Basics of Design

Basic-Design-Presentation.pptx

Design Basic's

This is the building blocks and foundation of a yearbook theme.

To start of you need to pick your theme. You can start design without a theme or a general idea. You build off your general theme idea and come up with the main components.

Yearbook Terminology

Time to speak the yearbook lingo!

Yearbook-Terms-Presentation & Design Elements

Elements of Design

Color-Presentation

Color plays a big part in yearbook desgin. We have to think about it regularly and how it impacts the tone of a page. 

For example imagine your looking at a page about swim and it has a dark green background. How does it feel or make you think of?

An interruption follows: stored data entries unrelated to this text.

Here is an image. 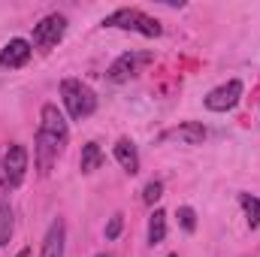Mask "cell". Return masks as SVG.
<instances>
[{
    "label": "cell",
    "instance_id": "6da1fadb",
    "mask_svg": "<svg viewBox=\"0 0 260 257\" xmlns=\"http://www.w3.org/2000/svg\"><path fill=\"white\" fill-rule=\"evenodd\" d=\"M67 142H70V127L67 118L55 103H46L40 109V127H37V139H34V164L40 170V176H49L55 160L64 154Z\"/></svg>",
    "mask_w": 260,
    "mask_h": 257
},
{
    "label": "cell",
    "instance_id": "7a4b0ae2",
    "mask_svg": "<svg viewBox=\"0 0 260 257\" xmlns=\"http://www.w3.org/2000/svg\"><path fill=\"white\" fill-rule=\"evenodd\" d=\"M61 100L73 121H85L97 112V94L82 79H64L61 82Z\"/></svg>",
    "mask_w": 260,
    "mask_h": 257
},
{
    "label": "cell",
    "instance_id": "3957f363",
    "mask_svg": "<svg viewBox=\"0 0 260 257\" xmlns=\"http://www.w3.org/2000/svg\"><path fill=\"white\" fill-rule=\"evenodd\" d=\"M103 27L133 30V34L148 37V40H154V37H160V34H164V27H160V21H157V18H151V15H148V12H142V9H130V6H121V9H115L112 15H106V18H103Z\"/></svg>",
    "mask_w": 260,
    "mask_h": 257
},
{
    "label": "cell",
    "instance_id": "277c9868",
    "mask_svg": "<svg viewBox=\"0 0 260 257\" xmlns=\"http://www.w3.org/2000/svg\"><path fill=\"white\" fill-rule=\"evenodd\" d=\"M27 148L21 142H12L6 151H3V160H0V191H12L24 182L27 176Z\"/></svg>",
    "mask_w": 260,
    "mask_h": 257
},
{
    "label": "cell",
    "instance_id": "5b68a950",
    "mask_svg": "<svg viewBox=\"0 0 260 257\" xmlns=\"http://www.w3.org/2000/svg\"><path fill=\"white\" fill-rule=\"evenodd\" d=\"M154 61V55L151 52H136V49H130L124 55H118L112 67L106 70V79L109 82H115V85H121V82H130V79H136L139 73H142V67H148Z\"/></svg>",
    "mask_w": 260,
    "mask_h": 257
},
{
    "label": "cell",
    "instance_id": "8992f818",
    "mask_svg": "<svg viewBox=\"0 0 260 257\" xmlns=\"http://www.w3.org/2000/svg\"><path fill=\"white\" fill-rule=\"evenodd\" d=\"M67 34V15L61 12H52L46 15L40 24H34V37H30V46L40 49V52H52Z\"/></svg>",
    "mask_w": 260,
    "mask_h": 257
},
{
    "label": "cell",
    "instance_id": "52a82bcc",
    "mask_svg": "<svg viewBox=\"0 0 260 257\" xmlns=\"http://www.w3.org/2000/svg\"><path fill=\"white\" fill-rule=\"evenodd\" d=\"M242 91H245L242 82L239 79H230V82H224V85H218V88H212L206 94V109L209 112H230V109L239 106Z\"/></svg>",
    "mask_w": 260,
    "mask_h": 257
},
{
    "label": "cell",
    "instance_id": "ba28073f",
    "mask_svg": "<svg viewBox=\"0 0 260 257\" xmlns=\"http://www.w3.org/2000/svg\"><path fill=\"white\" fill-rule=\"evenodd\" d=\"M30 55H34L30 40L15 37V40H9V43L0 49V70H21V67L30 61Z\"/></svg>",
    "mask_w": 260,
    "mask_h": 257
},
{
    "label": "cell",
    "instance_id": "9c48e42d",
    "mask_svg": "<svg viewBox=\"0 0 260 257\" xmlns=\"http://www.w3.org/2000/svg\"><path fill=\"white\" fill-rule=\"evenodd\" d=\"M64 245H67V224H64V218H55L49 224V230H46L40 257H64Z\"/></svg>",
    "mask_w": 260,
    "mask_h": 257
},
{
    "label": "cell",
    "instance_id": "30bf717a",
    "mask_svg": "<svg viewBox=\"0 0 260 257\" xmlns=\"http://www.w3.org/2000/svg\"><path fill=\"white\" fill-rule=\"evenodd\" d=\"M112 154H115V160L121 164V170H124L127 176H136V173H139V151H136V145L130 142L127 136H121V139L115 142Z\"/></svg>",
    "mask_w": 260,
    "mask_h": 257
},
{
    "label": "cell",
    "instance_id": "8fae6325",
    "mask_svg": "<svg viewBox=\"0 0 260 257\" xmlns=\"http://www.w3.org/2000/svg\"><path fill=\"white\" fill-rule=\"evenodd\" d=\"M164 139H179L182 145H203L206 139V127L200 121H185L179 127H173L170 133H164Z\"/></svg>",
    "mask_w": 260,
    "mask_h": 257
},
{
    "label": "cell",
    "instance_id": "7c38bea8",
    "mask_svg": "<svg viewBox=\"0 0 260 257\" xmlns=\"http://www.w3.org/2000/svg\"><path fill=\"white\" fill-rule=\"evenodd\" d=\"M103 151H100V145L97 142H85L82 145V157H79V170L85 173V176H91V173H97L100 167H103Z\"/></svg>",
    "mask_w": 260,
    "mask_h": 257
},
{
    "label": "cell",
    "instance_id": "4fadbf2b",
    "mask_svg": "<svg viewBox=\"0 0 260 257\" xmlns=\"http://www.w3.org/2000/svg\"><path fill=\"white\" fill-rule=\"evenodd\" d=\"M167 239V212L164 209H154L151 218H148V245H160Z\"/></svg>",
    "mask_w": 260,
    "mask_h": 257
},
{
    "label": "cell",
    "instance_id": "5bb4252c",
    "mask_svg": "<svg viewBox=\"0 0 260 257\" xmlns=\"http://www.w3.org/2000/svg\"><path fill=\"white\" fill-rule=\"evenodd\" d=\"M12 233H15V212L9 203H0V248L9 245Z\"/></svg>",
    "mask_w": 260,
    "mask_h": 257
},
{
    "label": "cell",
    "instance_id": "9a60e30c",
    "mask_svg": "<svg viewBox=\"0 0 260 257\" xmlns=\"http://www.w3.org/2000/svg\"><path fill=\"white\" fill-rule=\"evenodd\" d=\"M239 206H242V212L248 218V227L257 230L260 227V200L254 194H239Z\"/></svg>",
    "mask_w": 260,
    "mask_h": 257
},
{
    "label": "cell",
    "instance_id": "2e32d148",
    "mask_svg": "<svg viewBox=\"0 0 260 257\" xmlns=\"http://www.w3.org/2000/svg\"><path fill=\"white\" fill-rule=\"evenodd\" d=\"M160 197H164V182H160V179H151V182L142 188V203H145V206H154Z\"/></svg>",
    "mask_w": 260,
    "mask_h": 257
},
{
    "label": "cell",
    "instance_id": "e0dca14e",
    "mask_svg": "<svg viewBox=\"0 0 260 257\" xmlns=\"http://www.w3.org/2000/svg\"><path fill=\"white\" fill-rule=\"evenodd\" d=\"M176 215H179L182 230H185V233H194V230H197V212H194V209H191V206H179V212H176Z\"/></svg>",
    "mask_w": 260,
    "mask_h": 257
},
{
    "label": "cell",
    "instance_id": "ac0fdd59",
    "mask_svg": "<svg viewBox=\"0 0 260 257\" xmlns=\"http://www.w3.org/2000/svg\"><path fill=\"white\" fill-rule=\"evenodd\" d=\"M121 227H124V215L118 212V215H112L109 218V224H106V239L112 242V239H118L121 236Z\"/></svg>",
    "mask_w": 260,
    "mask_h": 257
},
{
    "label": "cell",
    "instance_id": "d6986e66",
    "mask_svg": "<svg viewBox=\"0 0 260 257\" xmlns=\"http://www.w3.org/2000/svg\"><path fill=\"white\" fill-rule=\"evenodd\" d=\"M15 257H30V248H21V251H18Z\"/></svg>",
    "mask_w": 260,
    "mask_h": 257
},
{
    "label": "cell",
    "instance_id": "ffe728a7",
    "mask_svg": "<svg viewBox=\"0 0 260 257\" xmlns=\"http://www.w3.org/2000/svg\"><path fill=\"white\" fill-rule=\"evenodd\" d=\"M97 257H112V254H109V251H103V254H97Z\"/></svg>",
    "mask_w": 260,
    "mask_h": 257
},
{
    "label": "cell",
    "instance_id": "44dd1931",
    "mask_svg": "<svg viewBox=\"0 0 260 257\" xmlns=\"http://www.w3.org/2000/svg\"><path fill=\"white\" fill-rule=\"evenodd\" d=\"M167 257H179V254H167Z\"/></svg>",
    "mask_w": 260,
    "mask_h": 257
}]
</instances>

I wouldn't say it makes you think of a refreshing day in the summer in the pool. Id say most would lean towards thinking of a swamp or some kind of not so clean water source. Where on the other hand if we used a neutral lighter color, like a light blue or a very pale yellow or plain white. Most would lean towards being neutral or feeling like they're at the pool on a warm summer day. 

Dominant-Elements

Dominate elements are how you catch someones attention and get them to keep scanning for something just as intriguing as the dominate.

Dominate elements catch the viewer's eye and attention. That's where their eye goes to first. So what is most important their eye goes to next? Probably a good captions (around a paragh) detailing the page and its importance or detailing a photo. 

Your main dominant element should catch someone's eye but not so much that it takes away from the rest of the page and the lay out or other elements or captions or photo's. 


Proximity

Proximity is how the things around or next to each other make sense. 

Say you made your spread but one half is just captions and the other half is photos and elements. That would be confusing and incohesive.

It would make more sense if you put photo down or a photo press and write a caption about it and put elements next to or behind the text or photo so it creates dimension.

Repetition

Repetition should be done with elements and wording. There should be elements that are repeated in the background or on specific pages.

There can be many different ways to include repetition in the way elements are placed and move across the pages. 

This is a subtle way to draw people in. There can be (for example) a faded star behind a photo or 2 on each spread and do that each page or every other page. It pulls people towards that photo subtly just by the star being there. 


Grid-Structure

Grid structure is how you space things apart. There should be a consistency between the space and size of caption, photos and elements. 

It plays a very big role in the page flowing sna being one cohesive piece instead of multiple projects put on one page that don't look well together or mesh well. 

There shouldn't be a harsh line of where one thing starts and a new one starts a whole spread should be one and the only "harsh line" should be when the page ends and you have to turn it and get to the next.

eyelines

Eyeline is what their eyes are drawn to first. 

Dominate elements really ties along with dominant photo or caption or info press because you cant have an eyeline without one of these things. If you have an eyeline without one of these things there is just a free for all in a way because nothing stands out. 

It all becomes flat.


Levels-of-White-Space

Levels of white space can positively affect your page or negatively affect your page. 

Lots of white space the spread can feel empty and as if something is missing or if there is just a lack there.

Middle amount is an improvement but how does it make it less empty and lacking? will there be a fill in the blank or space for people to doodle or write their thoughts?

Little can be very good when done correctly. But more times then not, it can feel crowded and overwhelming having too many places to look.